Data listing
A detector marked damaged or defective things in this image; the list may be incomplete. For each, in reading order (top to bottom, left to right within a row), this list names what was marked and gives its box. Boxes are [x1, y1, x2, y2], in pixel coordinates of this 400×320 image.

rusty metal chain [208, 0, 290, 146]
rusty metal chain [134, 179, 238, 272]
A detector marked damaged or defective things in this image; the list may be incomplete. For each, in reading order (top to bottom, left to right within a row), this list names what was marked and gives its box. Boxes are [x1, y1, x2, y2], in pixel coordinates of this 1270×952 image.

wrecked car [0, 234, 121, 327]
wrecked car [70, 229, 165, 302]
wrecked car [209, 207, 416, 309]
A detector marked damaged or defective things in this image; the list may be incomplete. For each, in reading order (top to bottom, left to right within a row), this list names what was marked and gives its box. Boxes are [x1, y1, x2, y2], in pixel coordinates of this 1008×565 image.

Given problem
Return each line in the records that contains the word "gives", copied unchanged.

Result for this task
A detector marked damaged or defective things in this image; the list may be incomplete. For each, in reading order (top to bottom, left to right within a row), this list names what was marked and gives its box. Boxes are [x1, y1, x2, y2], in pixel coordinates of this 400×320 image.
A detector marked damaged or defective things in this image; the list may be incomplete. For each, in reading order (top to bottom, left to right within a row), this list names what was marked and gives its box. Boxes are [x1, y1, x2, y2], in pixel coordinates of this 1270×952 image.
A detector marked damaged or defective things in this image; the list may be incomplete. For each, in reading order (top to bottom, left to right within a row), this list names what was marked and gives its box. Boxes are [x1, y1, x2, y2], in pixel coordinates of this 1008×565 image.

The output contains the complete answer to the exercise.